Sning uncoiled and slid from Norton's finger. He floated a moment in air, also being subject to free-fall, then wri
ggled forward, using the air itself to slide against. He moved to Norton's pocket where the compressed Hourglass was and tapped it meaningfully with his nose.
The Hourglass! Of course! Would it work when folded away? According to Lachesis, it was unchanged, merely seeming different. Norton willed its sand to turn red. Travel! In time! he thought fiercely.
Suddenly he was in space, alone. He had traveled, but the ship had not. He realized that the ship was not a planet; the spell did not align him with it automatically. The other way! he thought, hoping this command sufficed.
Evidently it did. In a subjective moment, he was back in the ship, homing in on his prior situation. Stop.
He stopped. He was floating in the control room, behind the two pilot seats. Dursten and Norton himself were discussing the mechanism for controlling the ship. Neither saw the new Norton. Neither robot nor Femme was in evidence; this must be the time right between their appearances.

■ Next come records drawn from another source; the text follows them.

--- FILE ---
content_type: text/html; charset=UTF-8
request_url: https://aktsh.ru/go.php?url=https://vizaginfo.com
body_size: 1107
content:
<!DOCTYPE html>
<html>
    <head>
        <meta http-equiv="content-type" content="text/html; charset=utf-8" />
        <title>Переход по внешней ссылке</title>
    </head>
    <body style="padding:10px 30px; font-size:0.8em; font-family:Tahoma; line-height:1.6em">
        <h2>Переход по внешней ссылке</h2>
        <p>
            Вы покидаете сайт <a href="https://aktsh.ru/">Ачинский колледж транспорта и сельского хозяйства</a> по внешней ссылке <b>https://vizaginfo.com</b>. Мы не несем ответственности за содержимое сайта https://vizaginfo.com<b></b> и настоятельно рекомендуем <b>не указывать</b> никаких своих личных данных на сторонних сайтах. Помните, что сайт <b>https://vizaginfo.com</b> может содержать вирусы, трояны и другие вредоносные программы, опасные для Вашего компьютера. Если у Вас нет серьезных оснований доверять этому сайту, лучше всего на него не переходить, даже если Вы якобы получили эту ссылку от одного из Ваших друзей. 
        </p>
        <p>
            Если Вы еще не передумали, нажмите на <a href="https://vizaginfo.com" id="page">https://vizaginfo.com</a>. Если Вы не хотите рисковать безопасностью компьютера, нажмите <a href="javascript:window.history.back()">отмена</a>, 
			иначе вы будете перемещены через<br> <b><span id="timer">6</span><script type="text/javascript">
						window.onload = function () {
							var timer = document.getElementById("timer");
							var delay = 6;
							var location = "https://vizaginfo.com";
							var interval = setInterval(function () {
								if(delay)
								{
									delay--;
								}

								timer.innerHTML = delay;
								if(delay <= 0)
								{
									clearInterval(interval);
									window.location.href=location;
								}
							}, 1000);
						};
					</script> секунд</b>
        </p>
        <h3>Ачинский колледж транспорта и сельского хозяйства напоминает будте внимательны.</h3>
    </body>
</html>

The prospect of paradox overwhelmed him for the moment. Could he interfere with the events of his past self and change events he had already experienced? He had been told he was an entity apart, in control of time—but he had never consciously tested paradox. He might change the lives of other people—but how could he change his own? Yet if he did not, he would be consumed by the Bem. This did not appeal any more than the prospect of paradox did.

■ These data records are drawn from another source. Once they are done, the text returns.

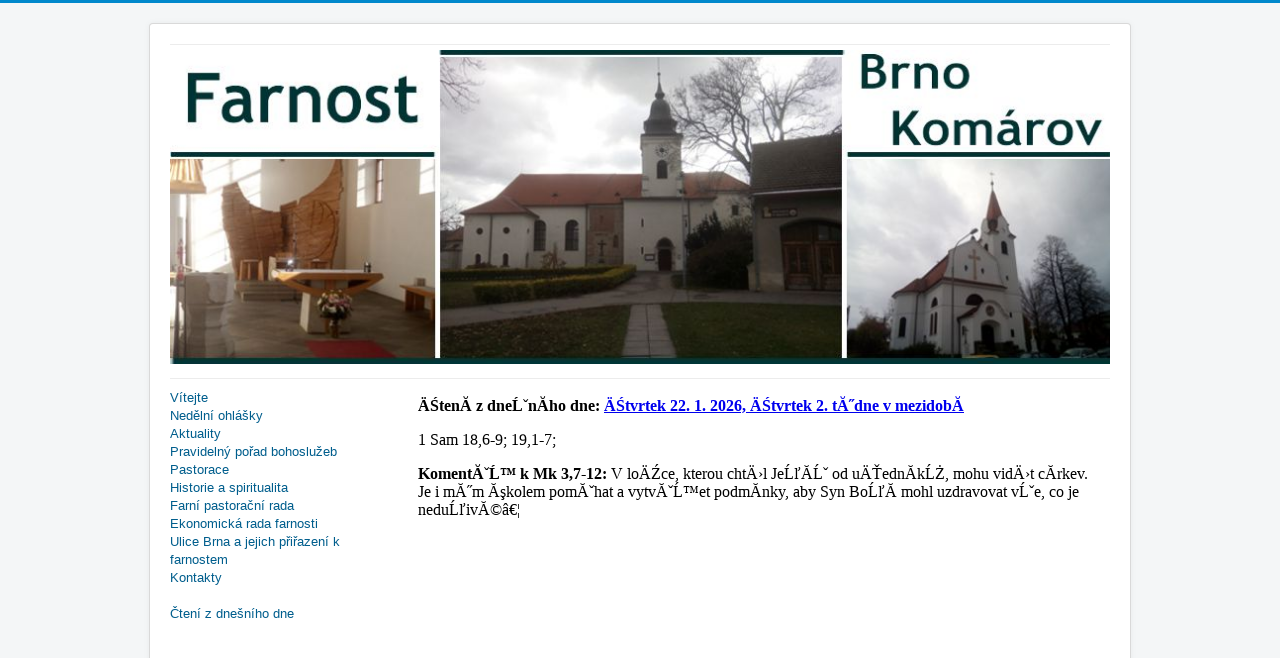

--- FILE ---
content_type: text/html; charset=utf-8
request_url: http://www.farnost-komarov.cz/index.php/cteni-z-dnesniho-dne
body_size: 1886
content:
<!DOCTYPE html>
<html lang="cs-cz" dir="ltr">
<head>
	<meta name="viewport" content="width=device-width, initial-scale=1.0" />
	<meta charset="utf-8" />
	<base href="http://www.farnost-komarov.cz/index.php/cteni-z-dnesniho-dne" />
	<meta name="description" content="farnost, brno, komárov, kostel, bohoslužba" />
	<meta name="generator" content="Joomla! - Open Source Content Management" />
	<title>Čtení z dnešního dne</title>
	<link href="/templates/protostar/favicon.ico" rel="shortcut icon" type="image/vnd.microsoft.icon" />
	<link href="/templates/protostar/css/template.css?6a29d4fd84b40c083b3f7329db07dad8" rel="stylesheet" />
	<link href="https://fonts.googleapis.com/css?family=Open+Sans" rel="stylesheet" />
	<style>

	h1, h2, h3, h4, h5, h6, .site-title {
		font-family: 'Open Sans', sans-serif;
	}
	</style>
	<script src="/media/com_wrapper/js/iframe-height.min.js?6a29d4fd84b40c083b3f7329db07dad8"></script>
	<script src="/media/jui/js/jquery.min.js?6a29d4fd84b40c083b3f7329db07dad8"></script>
	<script src="/media/jui/js/jquery-noconflict.js?6a29d4fd84b40c083b3f7329db07dad8"></script>
	<script src="/media/jui/js/jquery-migrate.min.js?6a29d4fd84b40c083b3f7329db07dad8"></script>
	<script src="/media/jui/js/bootstrap.min.js?6a29d4fd84b40c083b3f7329db07dad8"></script>
	<script src="/templates/protostar/js/template.js?6a29d4fd84b40c083b3f7329db07dad8"></script>
	<!--[if lt IE 9]><script src="/media/jui/js/html5.js?6a29d4fd84b40c083b3f7329db07dad8"></script><![endif]-->

</head>
<body class="site com_wrapper view-wrapper no-layout no-task itemid-142">
	<!-- Body -->
	<div class="body" id="top">
		<div class="container">
			<!-- Header >
			<header class="header" role="banner">
				<div class="header-inner clearfix">
					<a class="brand pull-left" href="/">
						<span class="site-title" title="Římskokatolická farnost Brno-Komárov">Římskokatolická farnost Brno-Komárov</span>											</a>
					<div class="header-search pull-right">
						
					</div>
				</div>
			</header -->
							<nav class="navigation" role="navigation">
					<div class="navbar pull-left">
						<a class="btn btn-navbar collapsed" data-toggle="collapse" data-target=".nav-collapse">
							<span class="element-invisible">Přepnout navigaci</span>
							<span class="icon-bar"></span>
							<span class="icon-bar"></span>
							<span class="icon-bar"></span>
						</a>
					</div>
					<div class="nav-collapse">
						

<div class="custom"  >
	<p><img src="/images/horni1.jpg" alt="" /></p></div>

					</div>
				</nav>
						
			<div class="row-fluid">
									<!-- Begin Sidebar -->
					<div id="sidebar" class="span3">
						<div class="sidebar-nav">
									<div class="moduletable_menu">
						<ul class="nav menu mod-list">
<li class="item-101 default"><a href="/index.php" >Vítejte</a></li><li class="item-139"><a href="/index.php/nedelni-ohlasky" >Nedělní ohlášky</a></li><li class="item-115"><a href="/index.php/aktuality" >Aktuality</a></li><li class="item-144"><a href="/index.php/pravidelny-porad-bohosluzeb" >Pravidelný pořad bohoslužeb</a></li><li class="item-137"><a href="/index.php/pastorace" >Pastorace</a></li><li class="item-143"><a href="/index.php/historie-a-spiritualita" >Historie a spiritualita</a></li><li class="item-151"><a href="/index.php/farni-pastoracni-rada" >Farní pastorační rada</a></li><li class="item-136"><a href="/index.php/ekonomicka-rada-farnosti" >Ekonomická rada farnosti</a></li><li class="item-150"><a href="/index.php/ulice-brna-a-jejich-prirazeni-farnostem" >Ulice Brna a jejich přiřazení k farnostem</a></li><li class="item-113"><a href="/index.php/kontakty" >Kontakty</a></li></ul>
		</div>
			<div class="moduletable">
						<ul class="nav menu mod-list">
<li class="item-142 current active"><a href="/index.php/cteni-z-dnesniho-dne" >Čtení z dnešního dne</a></li></ul>
		</div>
	
						</div>
					</div>
					<!-- End Sidebar -->
								<main id="content" role="main" class="span9">
					<!-- Begin Content -->
					
					<div id="system-message-container">
	</div>

					<div class="contentpane">
		<iframe 		id="blockrandom"
		name="iframe"
		src="https://www.vira.cz/nl-komentar.php"
		width="100%"
		height="500"
		scrolling="auto"
		frameborder="0"
					title="Čtení z dnešního dne"
				class="wrapper">
		Tato volba nebude správně fungovat. Váš prohlížeč bohužel nepodporuje vložené rámce.	</iframe>
</div>

					<div class="clearfix"></div>
					
					<!-- End Content -->
				</main>
							</div>
		</div>
	</div>
	<!-- Footer -->
	<footer class="footer" role="contentinfo">
		<div class="container">
			<hr />
			

<div class="custom"  >
	<p><img src="https://toplist.cz/count.asp?id=1783171&amp;logo=mc" alt="TOPlist" width="88" height="60" border="0" /></p></div>

			<p class="pull-right">
				<a href="#top" id="back-top">
					Nahoru				</a>
			</p>
			<p>
				&copy; 2026 Římskokatolická farnost Brno-Komárov			</p>
		</div>
	</footer>
	
</body>
</html>


--- FILE ---
content_type: text/html
request_url: https://www.vira.cz/nl-komentar.php
body_size: 391
content:
<p class="nl_nadpis"><strong>Čtení z dnešního dne: <a href='https://www.vira.cz/2-nedele-v-mezidobi-cyklus-a-2.html#ctvrtek' target='_top'>Čtvrtek 22. 1. 2026, Čtvrtek 2. týdne v mezidobí</a></strong></p><p class="nl_stred">1 Sam 18,6-9; 19,1-7; </p><p class="nl_kom"><strong>Komentář k Mk 3,7-12:</strong>
V loďce, kterou chtěl Ježíš od učedníků, mohu vidět církev. Je i mým úkolem pomáhat a vytvářet podmínky, aby Syn Boží mohl uzdravovat vše, co je neduživé…</p>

Now he saw the Femme approaching. Hastily he willed the sand and slid forward a few minutes, managing to keep his place within the ship. He floated behind the Bem as she held his former self aloft. This was what he had come to undo.
He remembered how he had been wrenched when he turned over the Hourglass, because that reversed his own timeline. Would it do that now, returning him to this point, or a point before the Bem had grabbed him? He had to try!
He turned the glass—and found himself moving backward, along with the scene. The Bem retreated with her burden to the back room, while he—
He turned the Hourglass over again, and forward progress resumed. The Bem returned.
This wasn't getting him anywhere, because it wasn't changing reality, just his present perception of it. Reality was like a holo he could run forward or backward but could not change. But change was what he needed.